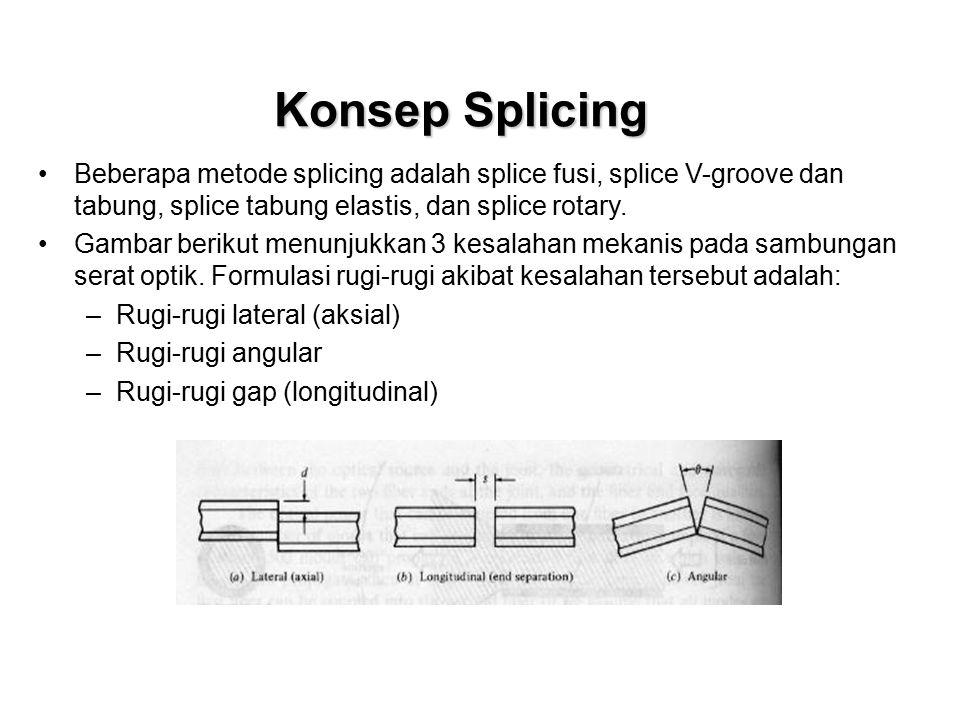 Konsep Splicing Beberapa metode splicing adalah splice fusi, splice V-groove dan tabung, splice tabung elastis, dan splice rotary.
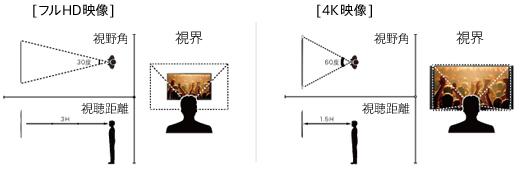 HDと4Kの視聴距離の差異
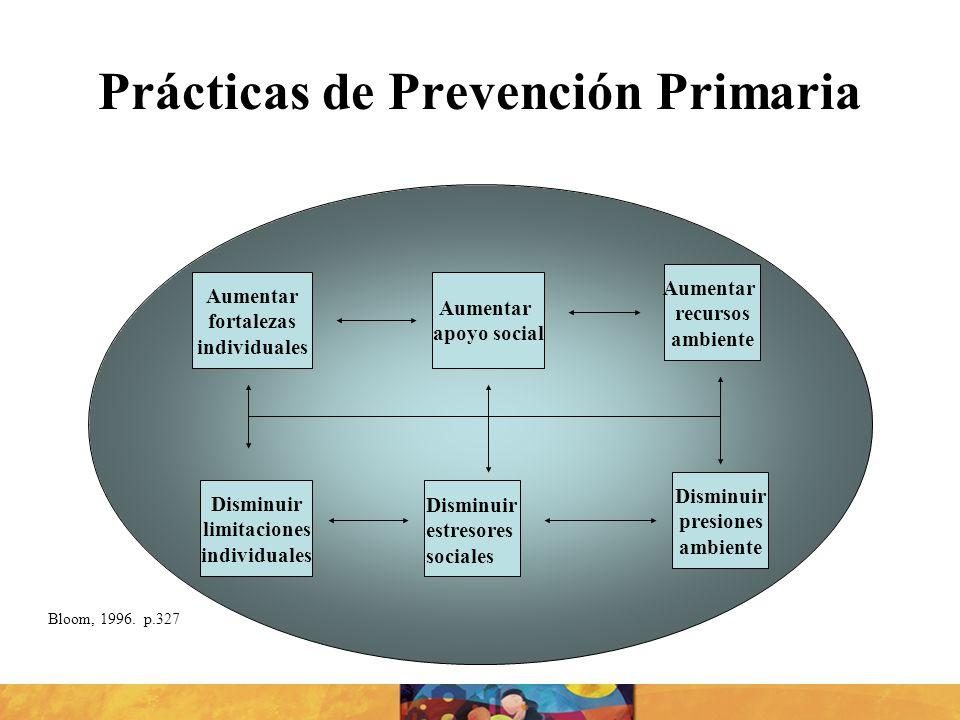 Prácticas de Prevención Primaria Aumentar fortalezas individuales Aumentar apoyo social Aumentar recursos ambiente Disminuir limitaciones individuales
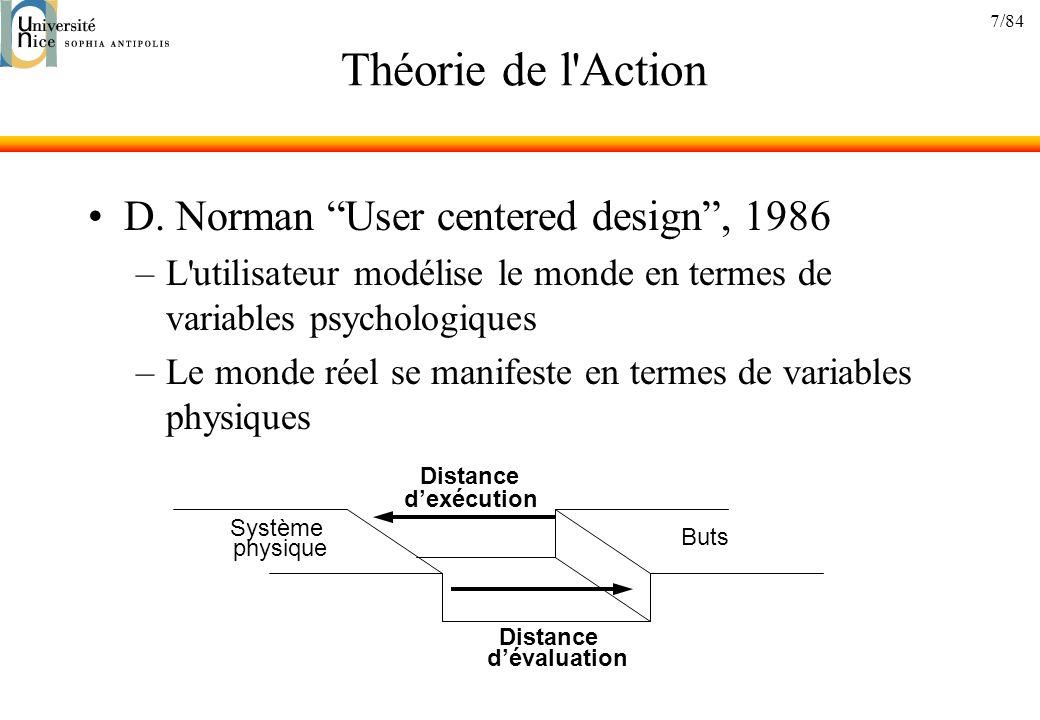 Théorie de l Action D. Norman User centered design , 1986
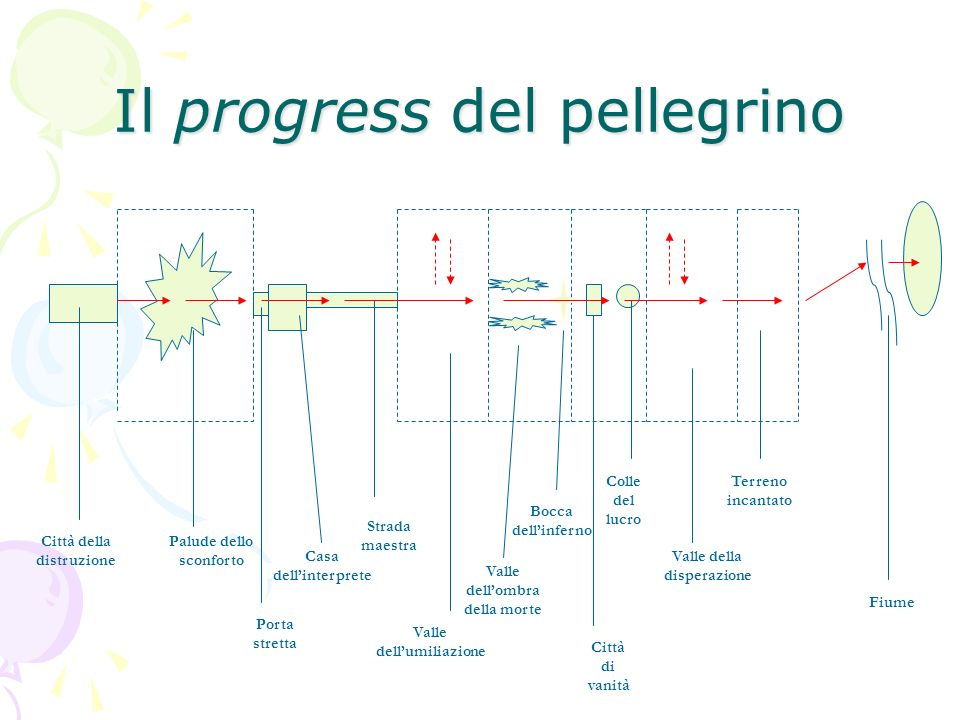 Il progress del pellegrino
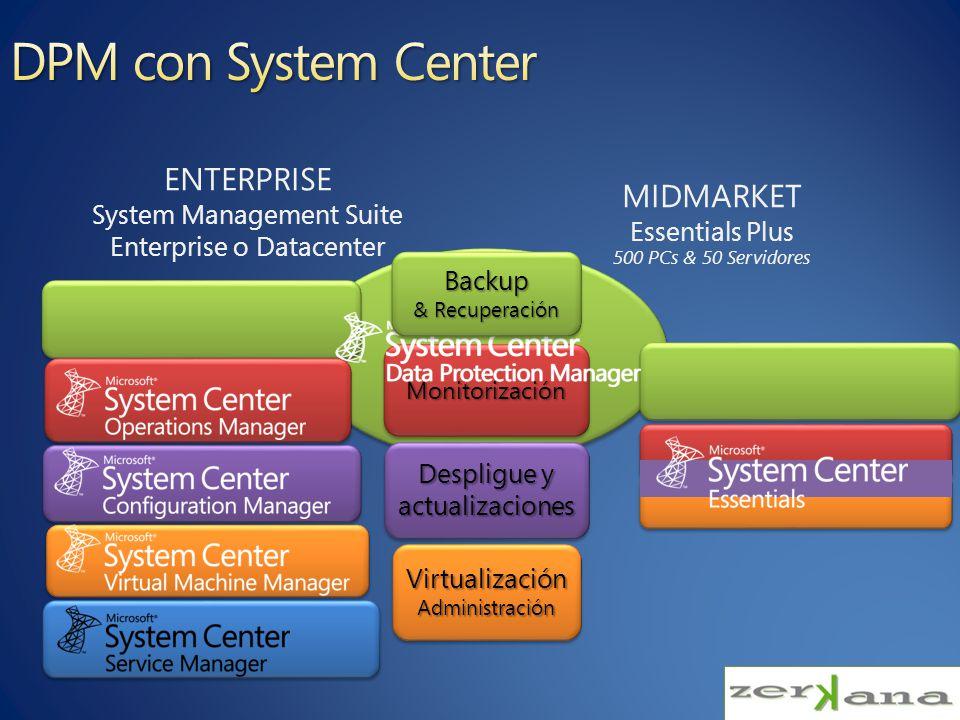 Backup de la granja Content Servers (SQL) Enterprise Search (index) Granja
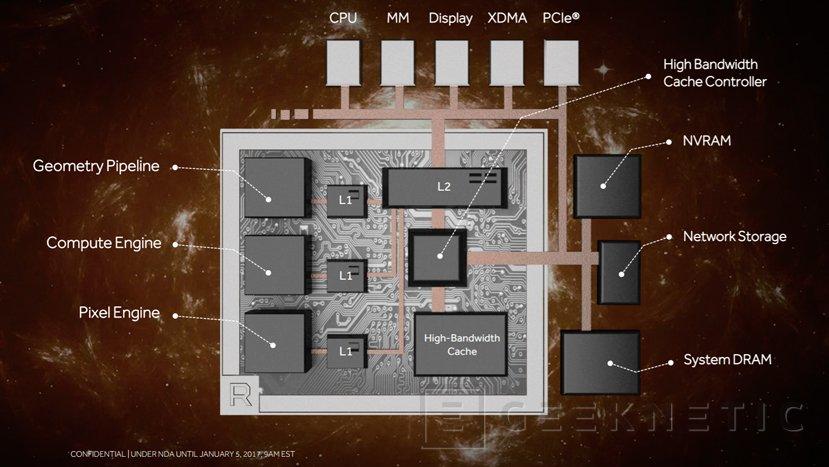 Las gráficas AMD Vega llegarán durante el segundo trimestre de este año, Imagen 1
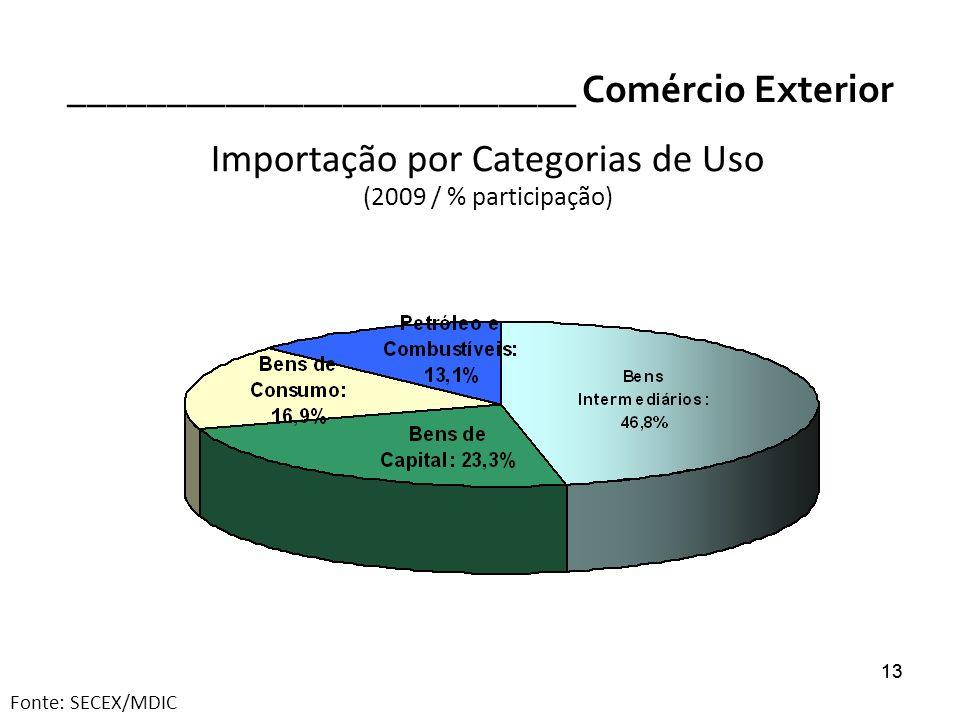 13 __________________________ Comércio Exterior 13 Importação por Categorias de Uso (2009 / % participação) Fonte: SECEX/MDIC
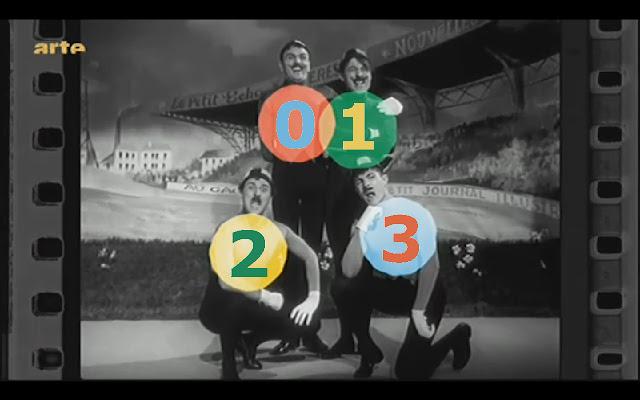 Vier Tänzer und Sänger auf einem Schwarz-weiß-Filmstreifen, Spots machen bunte Punkte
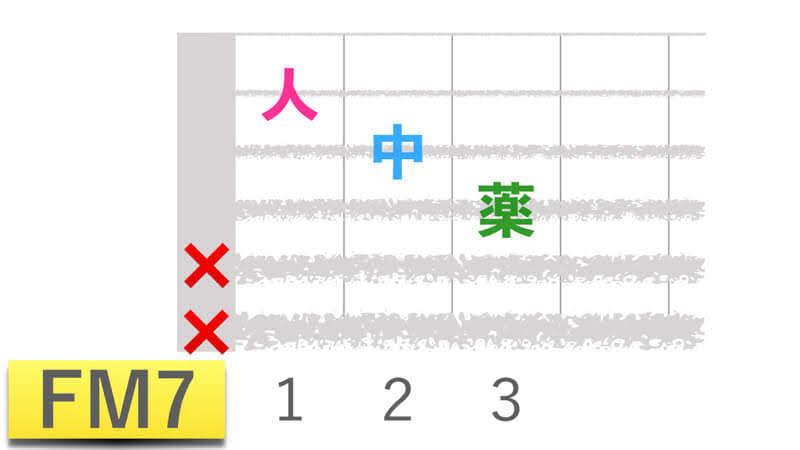 ギターコードFM7エフメジャーセブンの押さえかたダイアグラム表
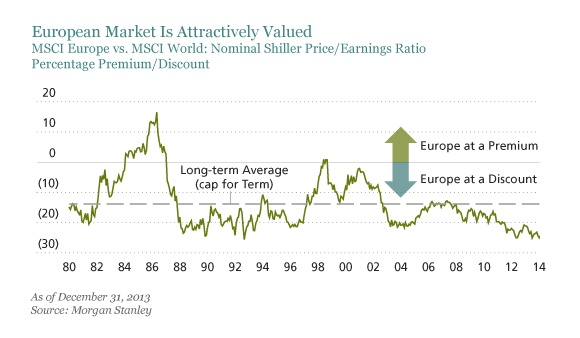 European-Stocks-Attractively-Valued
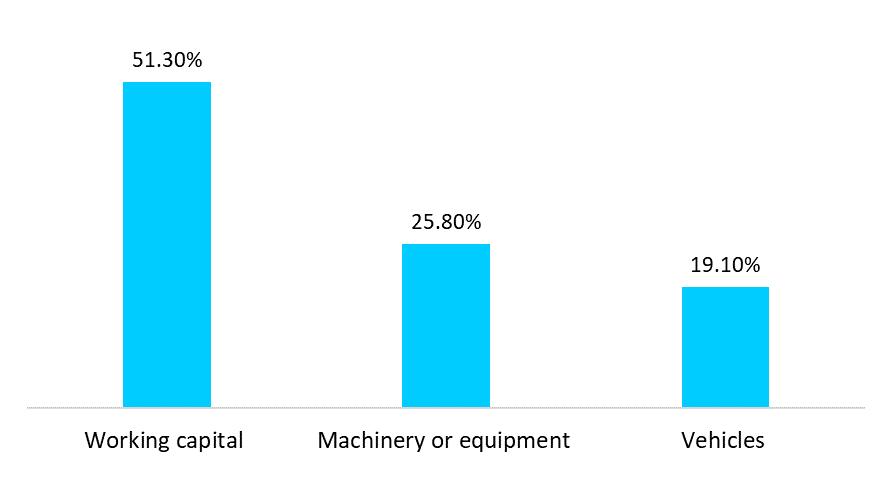 Equipment Financing 4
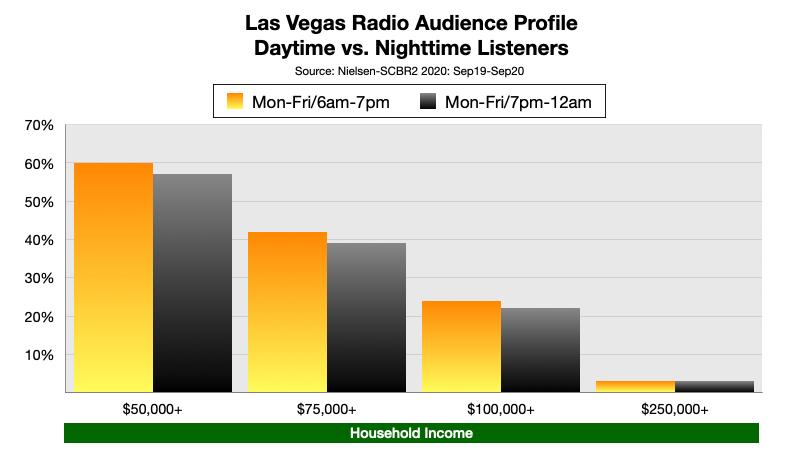 Advertising On Las Vegas Radio At Night: Income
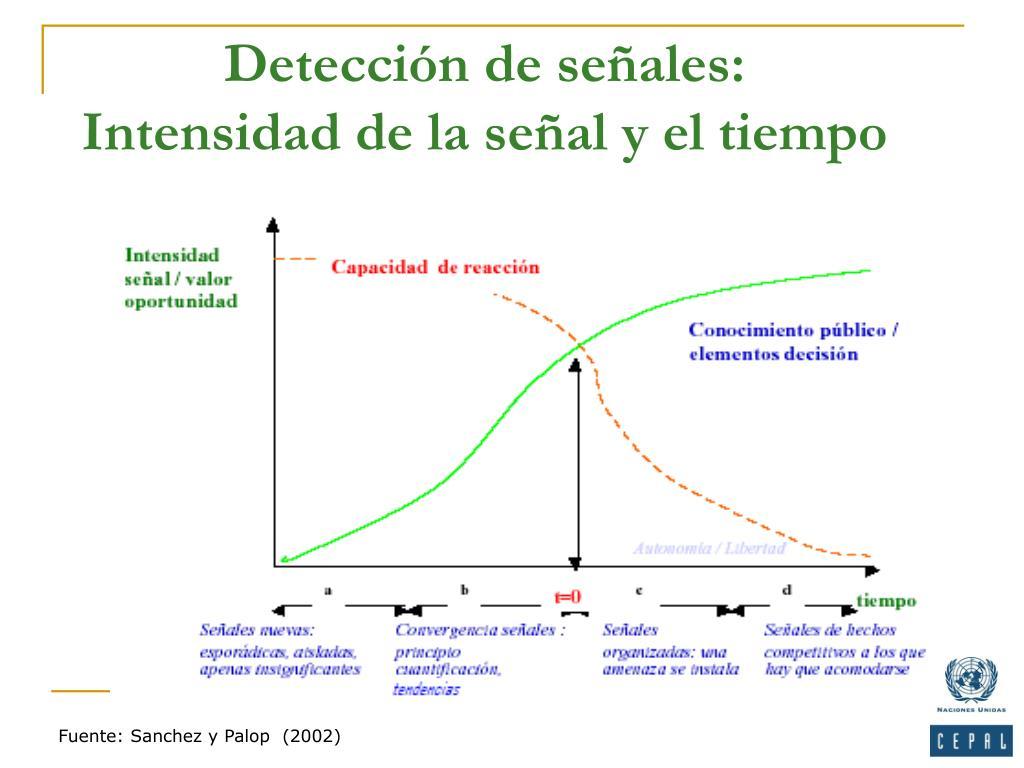 Detección de señales:
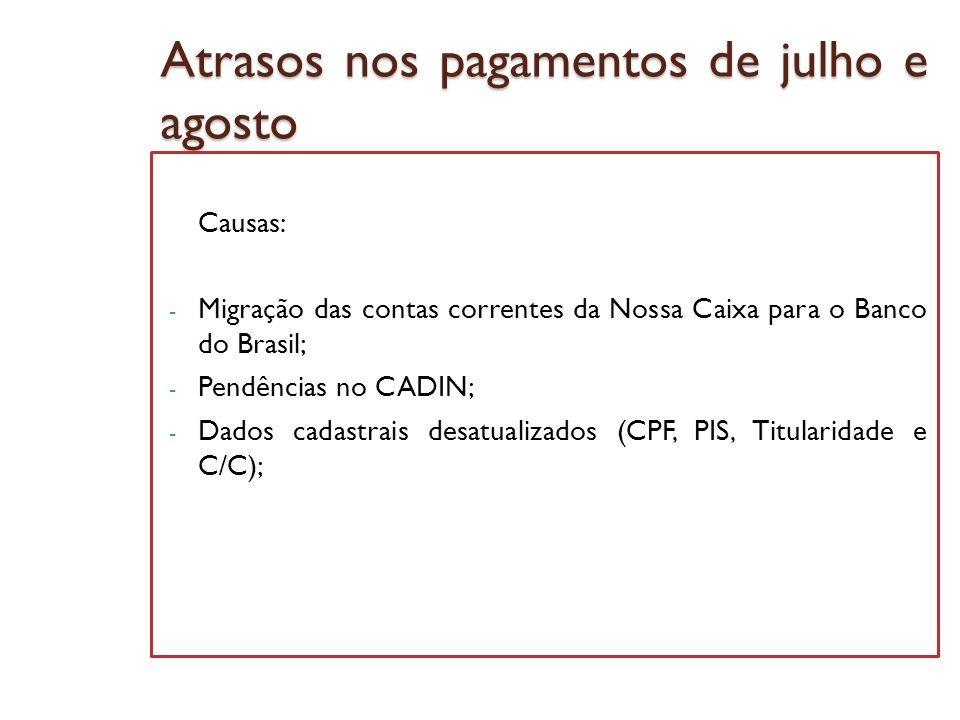 Atrasos nos pagamentos de julho e agosto Causas: - Migração das contas correntes da Nossa Caixa para o Banco do Brasil; - Pendências no CADIN; - Dados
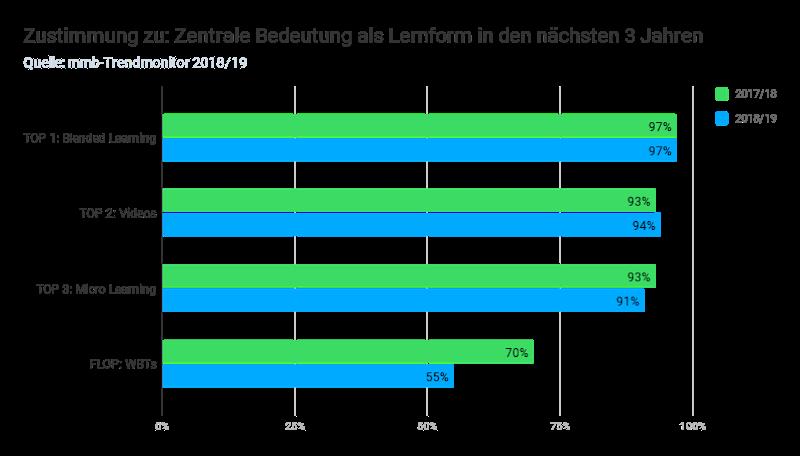 Ergebnisse aus dem mmb-Trendmonitor 2019: Blended Learning und Videos sind die Top Lernmethoden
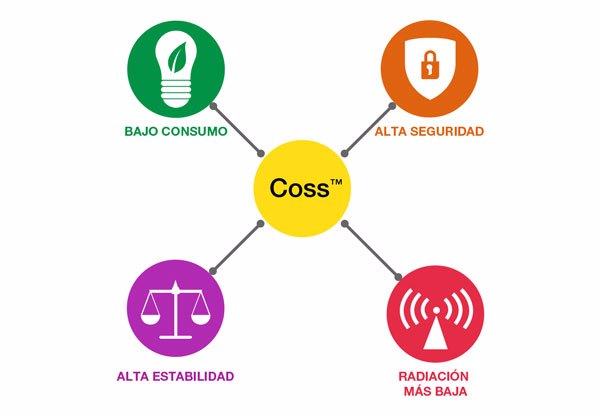 Beneficios Coss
--*--
__Exercise prompt__
Only the text of the entries above is to be given again, exactly, with the pictures left out.

__Reply__
 Konsep Splicing Beberapa metode splicing adalah splice fusi, splice V-groove dan tabung, splice tabung elastis, dan splice rotary.
 HDと4Kの視聴距離の差異
 Prácticas de Prevención Primaria Aumentar fortalezas individuales Aumentar apoyo social Aumentar recursos ambiente Disminuir limitaciones individuales
 Théorie de l Action D. Norman User centered design , 1986
 Il progress del pellegrino
 Backup de la granja Content Servers (SQL) Enterprise Search (index) Granja
 Las gráficas AMD Vega llegarán durante el segundo trimestre de este año, Imagen 1
 13 __________________________ Comércio Exterior 13 Importação por Categorias de Uso (2009 / % participação) Fonte: SECEX/MDIC
 Vier Tänzer und Sänger auf einem Schwarz-weiß-Filmstreifen, Spots machen bunte Punkte
 ギターコードFM7エフメジャーセブンの押さえかたダイアグラム表
 European-Stocks-Attractively-Valued
 Equipment Financing 4
 Advertising On Las Vegas Radio At Night: Income
 Detección de señales:
 Atrasos nos pagamentos de julho e agosto Causas: - Migração das contas correntes da Nossa Caixa para o Banco do Brasil; - Pendências no CADIN; - Dados
 Ergebnisse aus dem mmb-Trendmonitor 2019: Blended Learning und Videos sind die Top Lernmethoden
 Beneficios Coss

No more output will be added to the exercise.